Problem description.
Each line below from the one containing "site APN_S4_WB4." through the one containing "label granularity: sequence-level" is to be given again exactly, and no line outside that span.

Input data.
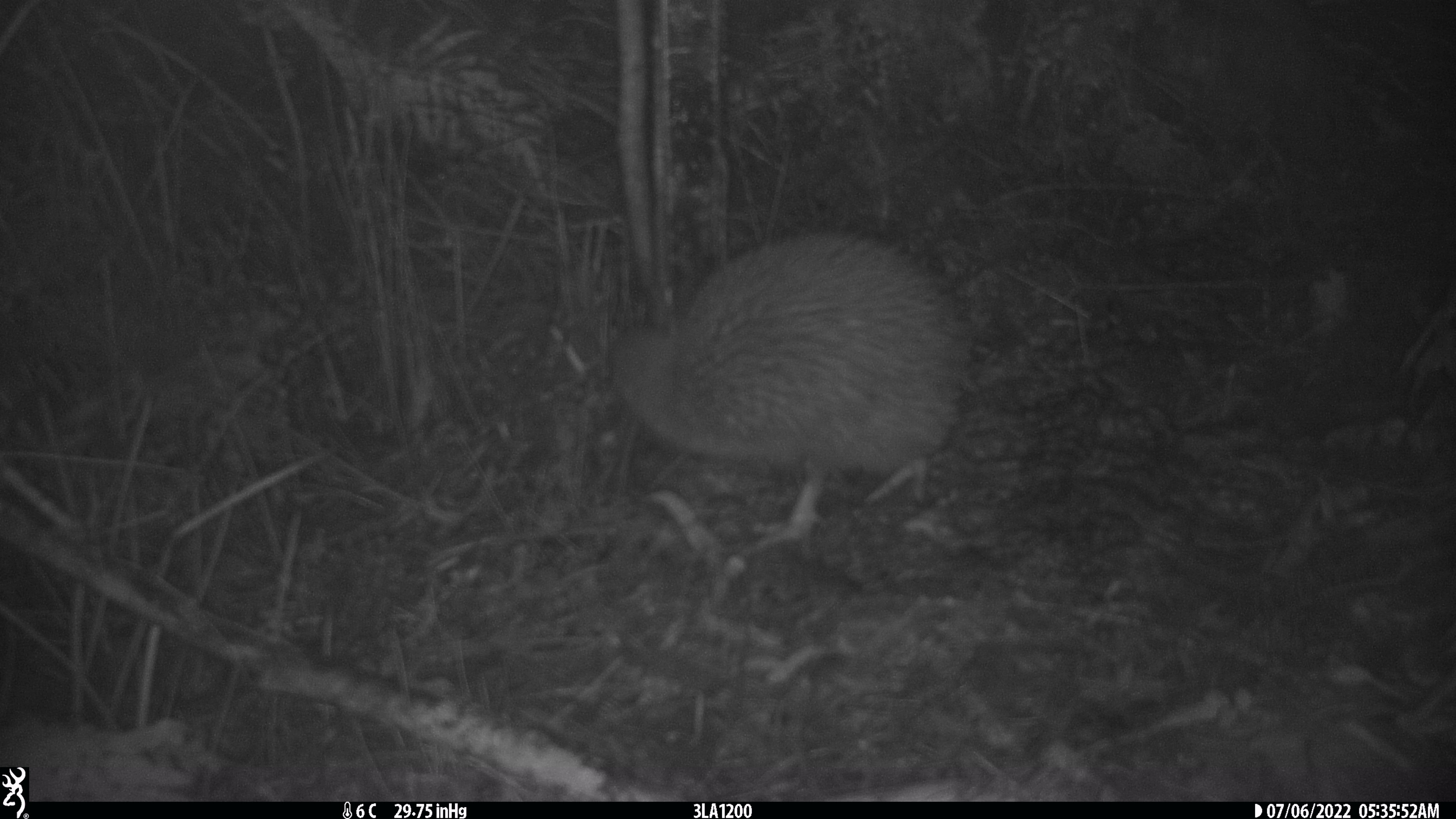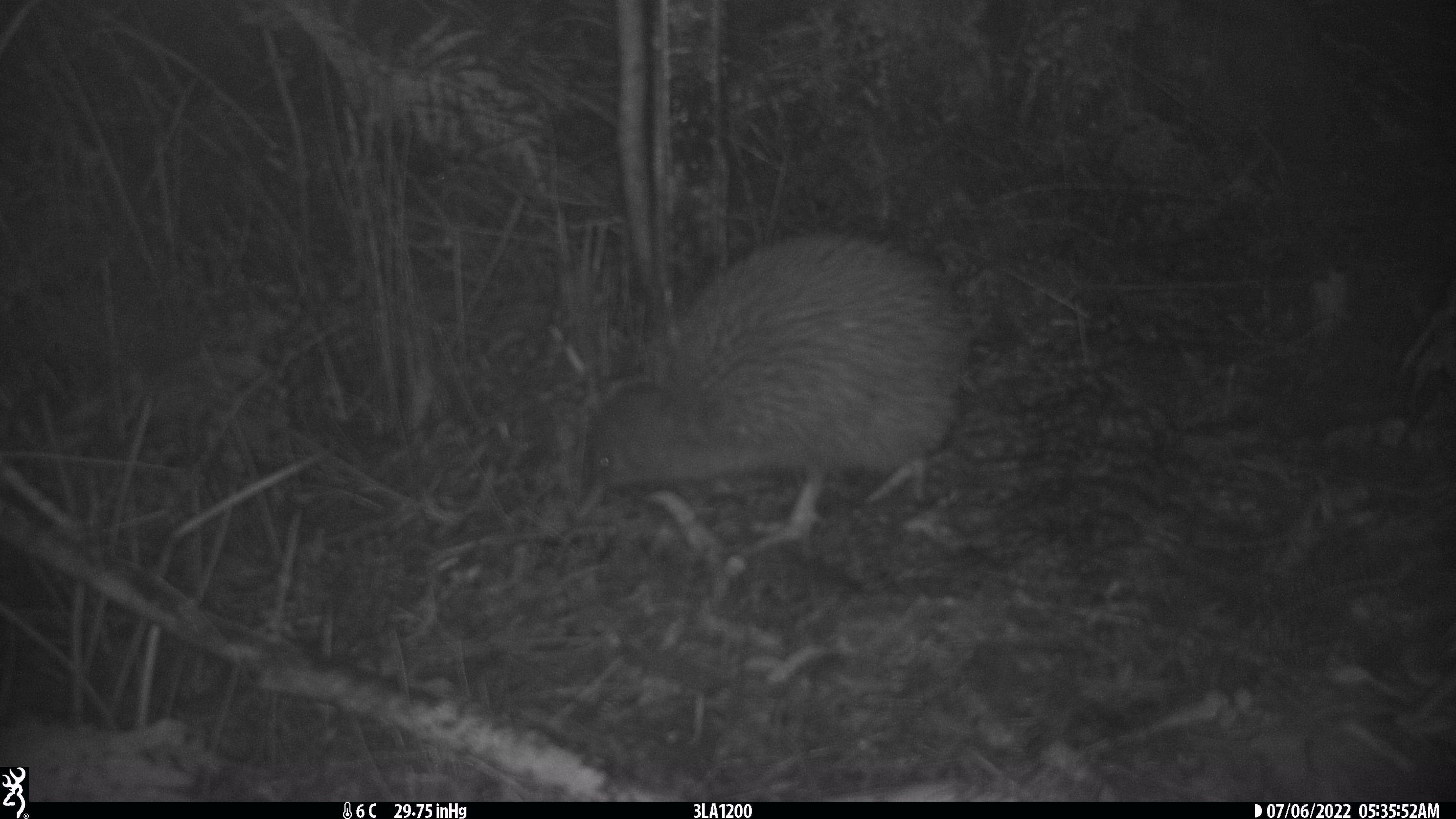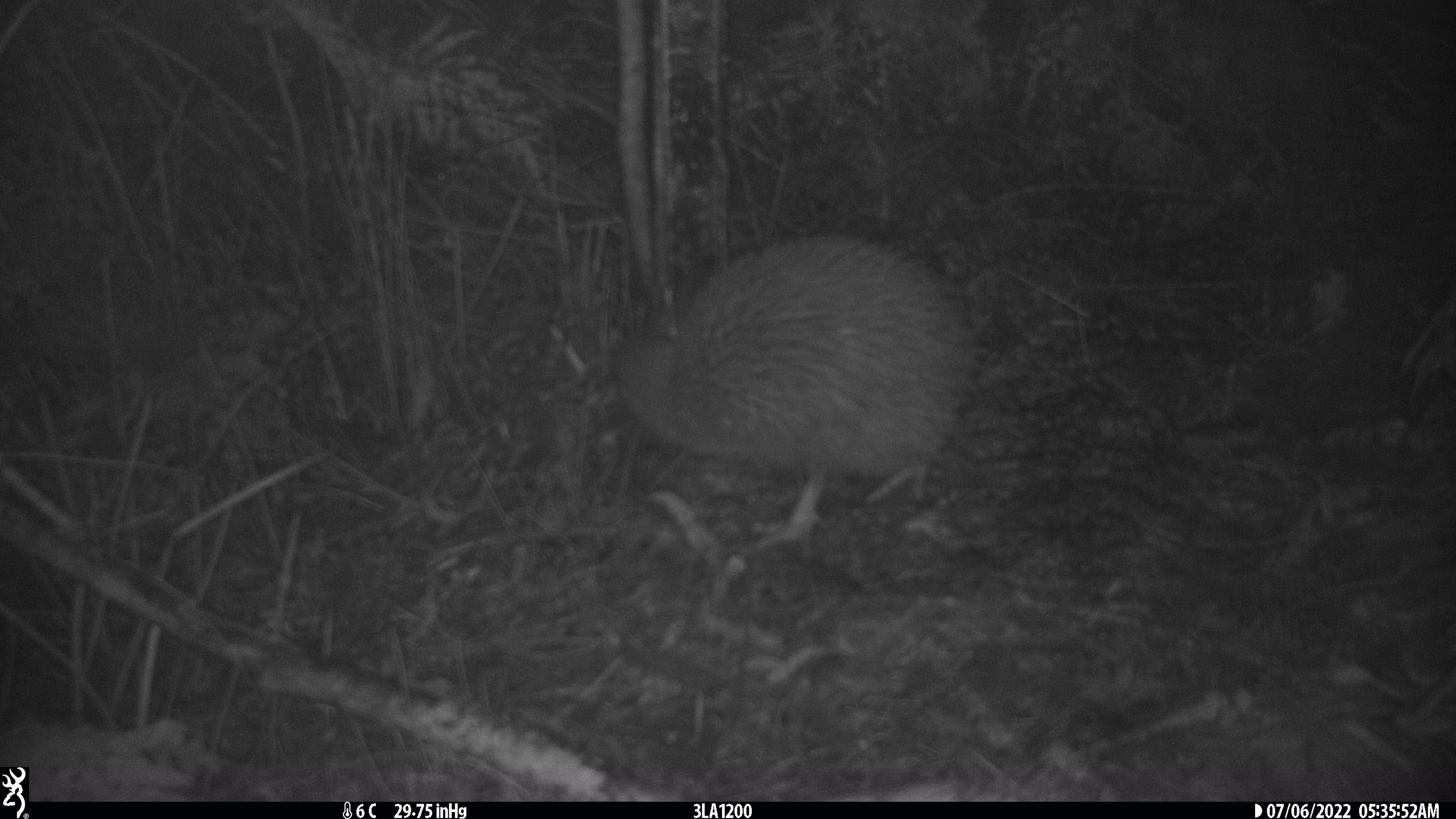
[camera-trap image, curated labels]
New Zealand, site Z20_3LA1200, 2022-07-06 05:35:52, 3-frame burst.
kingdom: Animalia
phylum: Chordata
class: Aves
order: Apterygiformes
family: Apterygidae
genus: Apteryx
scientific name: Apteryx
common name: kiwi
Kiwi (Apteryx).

...

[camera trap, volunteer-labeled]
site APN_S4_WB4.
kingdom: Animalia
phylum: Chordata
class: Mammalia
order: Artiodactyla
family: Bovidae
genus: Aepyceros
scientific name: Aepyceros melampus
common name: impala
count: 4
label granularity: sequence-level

--

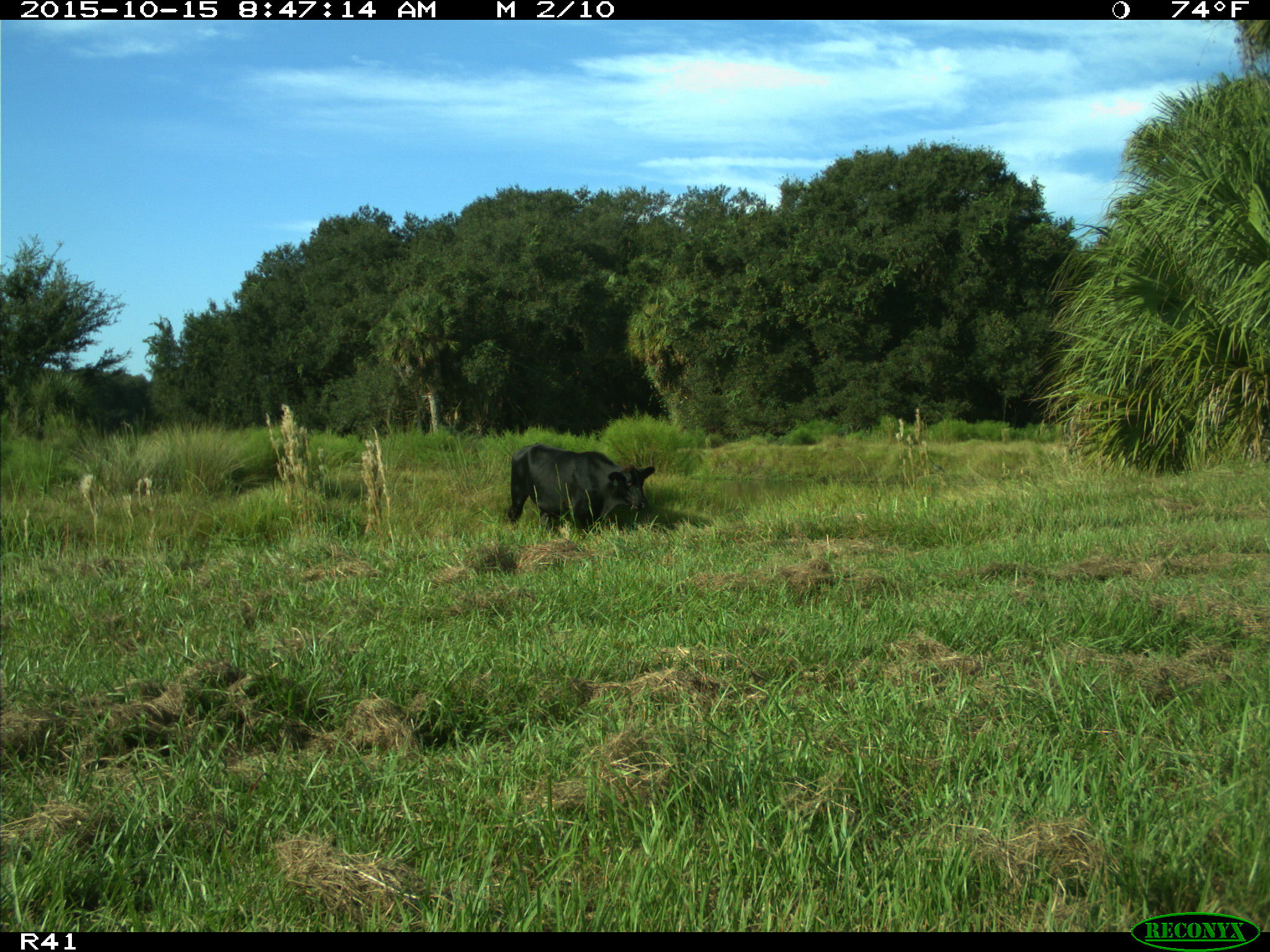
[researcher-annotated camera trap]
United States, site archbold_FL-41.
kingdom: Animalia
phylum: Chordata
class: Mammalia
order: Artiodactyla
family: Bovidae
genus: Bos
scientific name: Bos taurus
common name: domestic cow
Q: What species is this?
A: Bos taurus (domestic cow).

Final answer.
site APN_S4_WB4.
kingdom: Animalia
phylum: Chordata
class: Mammalia
order: Artiodactyla
family: Bovidae
genus: Aepyceros
scientific name: Aepyceros melampus
common name: impala
count: 4
label granularity: sequence-level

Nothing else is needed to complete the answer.